WHAT IS BEING ASKED: Lay out all the records below as a numbered list with no blank lines, and leave the pictures out.

=======

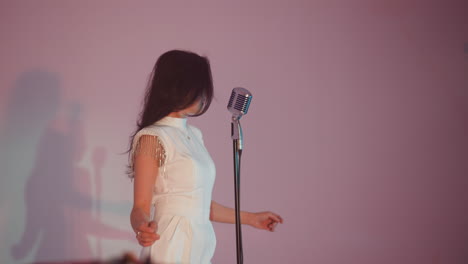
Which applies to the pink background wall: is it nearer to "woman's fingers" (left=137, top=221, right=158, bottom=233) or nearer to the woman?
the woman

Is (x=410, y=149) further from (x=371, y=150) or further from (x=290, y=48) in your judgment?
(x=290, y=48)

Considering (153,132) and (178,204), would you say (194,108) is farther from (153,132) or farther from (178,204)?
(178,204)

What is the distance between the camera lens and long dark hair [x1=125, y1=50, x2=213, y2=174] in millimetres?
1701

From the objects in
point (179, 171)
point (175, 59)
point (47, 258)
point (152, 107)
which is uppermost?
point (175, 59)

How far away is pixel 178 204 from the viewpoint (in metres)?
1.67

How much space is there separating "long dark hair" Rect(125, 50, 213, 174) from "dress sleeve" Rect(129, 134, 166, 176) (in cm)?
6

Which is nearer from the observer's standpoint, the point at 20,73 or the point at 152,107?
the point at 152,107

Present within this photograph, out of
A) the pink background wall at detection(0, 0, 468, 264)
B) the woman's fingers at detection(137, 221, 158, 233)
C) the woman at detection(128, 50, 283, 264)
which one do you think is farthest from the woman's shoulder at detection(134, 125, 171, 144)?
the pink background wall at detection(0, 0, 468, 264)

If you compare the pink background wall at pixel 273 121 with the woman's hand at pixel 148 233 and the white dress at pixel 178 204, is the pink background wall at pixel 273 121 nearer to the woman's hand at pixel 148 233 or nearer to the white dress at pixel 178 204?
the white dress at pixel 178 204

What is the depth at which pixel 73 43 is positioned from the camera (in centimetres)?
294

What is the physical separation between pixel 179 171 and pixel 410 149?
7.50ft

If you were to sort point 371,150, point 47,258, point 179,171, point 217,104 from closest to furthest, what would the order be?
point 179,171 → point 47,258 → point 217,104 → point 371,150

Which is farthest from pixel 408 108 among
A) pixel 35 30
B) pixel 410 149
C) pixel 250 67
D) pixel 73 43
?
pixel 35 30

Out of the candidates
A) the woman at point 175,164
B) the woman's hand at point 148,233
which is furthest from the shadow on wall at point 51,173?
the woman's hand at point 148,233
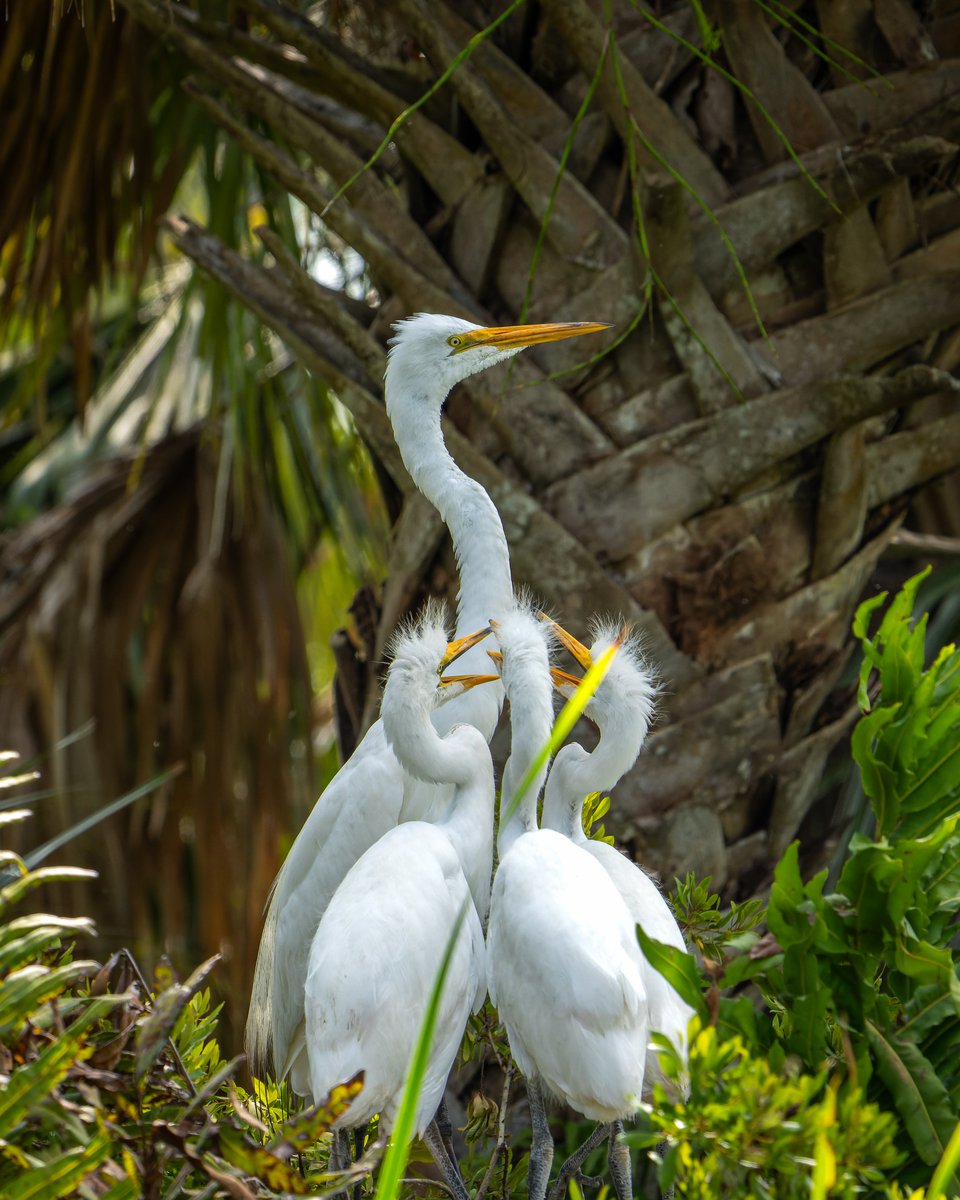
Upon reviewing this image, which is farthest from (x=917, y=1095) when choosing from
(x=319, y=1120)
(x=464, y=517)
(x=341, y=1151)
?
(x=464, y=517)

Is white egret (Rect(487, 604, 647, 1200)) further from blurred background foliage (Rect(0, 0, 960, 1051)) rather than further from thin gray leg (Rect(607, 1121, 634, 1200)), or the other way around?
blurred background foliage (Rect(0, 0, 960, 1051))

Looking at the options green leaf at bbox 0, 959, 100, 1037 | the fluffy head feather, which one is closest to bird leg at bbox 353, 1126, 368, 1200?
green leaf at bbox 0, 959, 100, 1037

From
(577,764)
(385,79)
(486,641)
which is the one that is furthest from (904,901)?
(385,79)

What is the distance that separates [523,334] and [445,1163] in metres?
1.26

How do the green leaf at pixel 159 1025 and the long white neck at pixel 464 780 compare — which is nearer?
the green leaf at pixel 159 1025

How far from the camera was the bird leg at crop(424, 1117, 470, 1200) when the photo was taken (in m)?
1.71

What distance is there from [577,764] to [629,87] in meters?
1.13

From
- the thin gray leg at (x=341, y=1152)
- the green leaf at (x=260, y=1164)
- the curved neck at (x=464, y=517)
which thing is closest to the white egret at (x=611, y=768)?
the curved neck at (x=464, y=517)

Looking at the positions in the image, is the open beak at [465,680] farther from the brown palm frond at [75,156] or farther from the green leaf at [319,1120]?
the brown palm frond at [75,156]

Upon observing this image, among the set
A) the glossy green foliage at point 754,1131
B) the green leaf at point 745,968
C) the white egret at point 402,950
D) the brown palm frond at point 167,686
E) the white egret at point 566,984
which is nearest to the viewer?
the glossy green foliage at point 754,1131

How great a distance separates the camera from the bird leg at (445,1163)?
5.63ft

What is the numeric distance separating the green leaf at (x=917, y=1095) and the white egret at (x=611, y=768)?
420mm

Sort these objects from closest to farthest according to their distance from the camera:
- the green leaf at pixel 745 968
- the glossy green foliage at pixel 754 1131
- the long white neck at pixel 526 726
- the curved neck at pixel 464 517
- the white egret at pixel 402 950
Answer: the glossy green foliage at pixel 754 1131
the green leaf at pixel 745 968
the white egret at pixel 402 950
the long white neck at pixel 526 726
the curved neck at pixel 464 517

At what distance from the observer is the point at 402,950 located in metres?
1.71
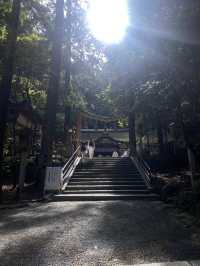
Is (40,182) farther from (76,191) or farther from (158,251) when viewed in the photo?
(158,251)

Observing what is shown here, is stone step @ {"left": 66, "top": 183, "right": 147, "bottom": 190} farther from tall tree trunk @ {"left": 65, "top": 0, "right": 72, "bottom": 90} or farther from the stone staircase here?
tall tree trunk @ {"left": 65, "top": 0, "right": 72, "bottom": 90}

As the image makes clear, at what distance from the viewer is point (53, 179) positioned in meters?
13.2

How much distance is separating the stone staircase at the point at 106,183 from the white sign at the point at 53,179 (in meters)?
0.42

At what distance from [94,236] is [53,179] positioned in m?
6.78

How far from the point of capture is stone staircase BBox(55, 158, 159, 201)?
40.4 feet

=======

EXERCISE RESULT:
1. Which applies to the pink background wall: is it nearer to "woman's fingers" (left=137, top=221, right=158, bottom=233) or nearer to the woman?
2. the woman
3. Is (x=410, y=149) further from (x=371, y=150) or further from (x=290, y=48) in your judgment?
4. (x=290, y=48)
5. Considering (153,132) and (178,204), would you say (194,108) is farther from (153,132) or farther from (178,204)?
6. (178,204)
7. What is the distance between the camera lens and long dark hair [x1=125, y1=50, x2=213, y2=174] in millimetres?
8. 1701
9. From the objects in
10. point (179, 171)
11. point (175, 59)
12. point (47, 258)
13. point (152, 107)
14. which is uppermost?
15. point (175, 59)
16. How far away is pixel 178 204 from the viewpoint (in metres)?
17. 1.67
18. How much space is there separating "long dark hair" Rect(125, 50, 213, 174) from "dress sleeve" Rect(129, 134, 166, 176) (in cm)?
19. 6
20. Which is nearer from the observer's standpoint, the point at 20,73 or the point at 152,107?
21. the point at 152,107
22. Present within this photograph, out of
23. A) the pink background wall at detection(0, 0, 468, 264)
24. B) the woman's fingers at detection(137, 221, 158, 233)
25. C) the woman at detection(128, 50, 283, 264)
26. which one do you think is farthest from the woman's shoulder at detection(134, 125, 171, 144)?
27. the pink background wall at detection(0, 0, 468, 264)
28. If you compare the pink background wall at pixel 273 121 with the woman's hand at pixel 148 233 and the white dress at pixel 178 204, is the pink background wall at pixel 273 121 nearer to the woman's hand at pixel 148 233 or nearer to the white dress at pixel 178 204?
29. the white dress at pixel 178 204
30. What is the depth at which pixel 73 43 is positioned from the camera (in centimetres)?
31. 294
32. What is the physical separation between pixel 179 171 and pixel 410 149?
33. 7.50ft
34. If you were to sort point 371,150, point 47,258, point 179,171, point 217,104 from closest to furthest, what would the order be?
35. point 179,171 → point 47,258 → point 217,104 → point 371,150
36. Which is farthest from pixel 408 108 among
37. A) pixel 35 30
38. B) pixel 410 149
39. C) pixel 250 67
40. D) pixel 73 43
41. ?
42. pixel 35 30
43. Out of the candidates
44. A) the woman at point 175,164
45. B) the woman's hand at point 148,233
46. which is furthest from the shadow on wall at point 51,173?
47. the woman's hand at point 148,233
48. Upon reviewing this image, which is farthest from (x=917, y=1095) when choosing from
49. (x=319, y=1120)
50. (x=464, y=517)
51. (x=341, y=1151)
52. ?
53. (x=464, y=517)
54. Is white egret (Rect(487, 604, 647, 1200)) further from blurred background foliage (Rect(0, 0, 960, 1051)) rather than further from thin gray leg (Rect(607, 1121, 634, 1200)), or the other way around?
55. blurred background foliage (Rect(0, 0, 960, 1051))
56. Looking at the options green leaf at bbox 0, 959, 100, 1037 | the fluffy head feather, which one is closest to bird leg at bbox 353, 1126, 368, 1200?
57. green leaf at bbox 0, 959, 100, 1037
58. From
59. (577,764)
60. (385,79)
61. (486,641)
62. which is the one that is furthest from (904,901)?
63. (385,79)
64. What is the distance that separates [523,334] and [445,1163] in metres?
65. 1.26
66. How do the green leaf at pixel 159 1025 and the long white neck at pixel 464 780 compare — which is nearer?
67. the green leaf at pixel 159 1025
68. How far from the camera was the bird leg at crop(424, 1117, 470, 1200) when the photo was taken (in m)?
69. 1.71
70. What distance is there from [577,764] to [629,87] in meters?
71. 1.13
72. From
73. - the thin gray leg at (x=341, y=1152)
74. - the green leaf at (x=260, y=1164)
75. - the curved neck at (x=464, y=517)
76. which thing is closest to the white egret at (x=611, y=768)?
77. the curved neck at (x=464, y=517)
78. Looking at the positions in the image, is the open beak at [465,680] farther from the brown palm frond at [75,156] or farther from the green leaf at [319,1120]?
79. the brown palm frond at [75,156]
80. Upon observing this image, among the set
81. A) the glossy green foliage at point 754,1131
82. B) the green leaf at point 745,968
83. C) the white egret at point 402,950
84. D) the brown palm frond at point 167,686
85. E) the white egret at point 566,984
86. which is nearest to the viewer?
87. the glossy green foliage at point 754,1131
88. How great a distance separates the camera from the bird leg at (445,1163)?
89. 5.63ft
90. What is the numeric distance separating the green leaf at (x=917, y=1095) and the white egret at (x=611, y=768)?
91. 420mm
92. Sort these objects from closest to farthest according to their distance from the camera:
93. - the green leaf at pixel 745 968
94. - the glossy green foliage at pixel 754 1131
95. - the long white neck at pixel 526 726
96. - the curved neck at pixel 464 517
97. - the white egret at pixel 402 950
98. Answer: the glossy green foliage at pixel 754 1131
99. the green leaf at pixel 745 968
100. the white egret at pixel 402 950
101. the long white neck at pixel 526 726
102. the curved neck at pixel 464 517
103. At what distance from the observer is the point at 402,950 located in metres?
104. 1.71
105. Is (40,182) farther from (76,191) or farther from (158,251) when viewed in the photo?
106. (158,251)
107. Observing what is shown here, is stone step @ {"left": 66, "top": 183, "right": 147, "bottom": 190} farther from tall tree trunk @ {"left": 65, "top": 0, "right": 72, "bottom": 90} or farther from the stone staircase here?
108. tall tree trunk @ {"left": 65, "top": 0, "right": 72, "bottom": 90}
109. As the image makes clear, at what distance from the viewer is point (53, 179) positioned in meters?
110. 13.2
111. How much distance is separating the stone staircase at the point at 106,183 from the white sign at the point at 53,179 (in meters)?
112. 0.42
113. At what distance from [94,236] is [53,179] positioned in m?
114. 6.78
115. How far from the point of capture is stone staircase BBox(55, 158, 159, 201)?
116. 40.4 feet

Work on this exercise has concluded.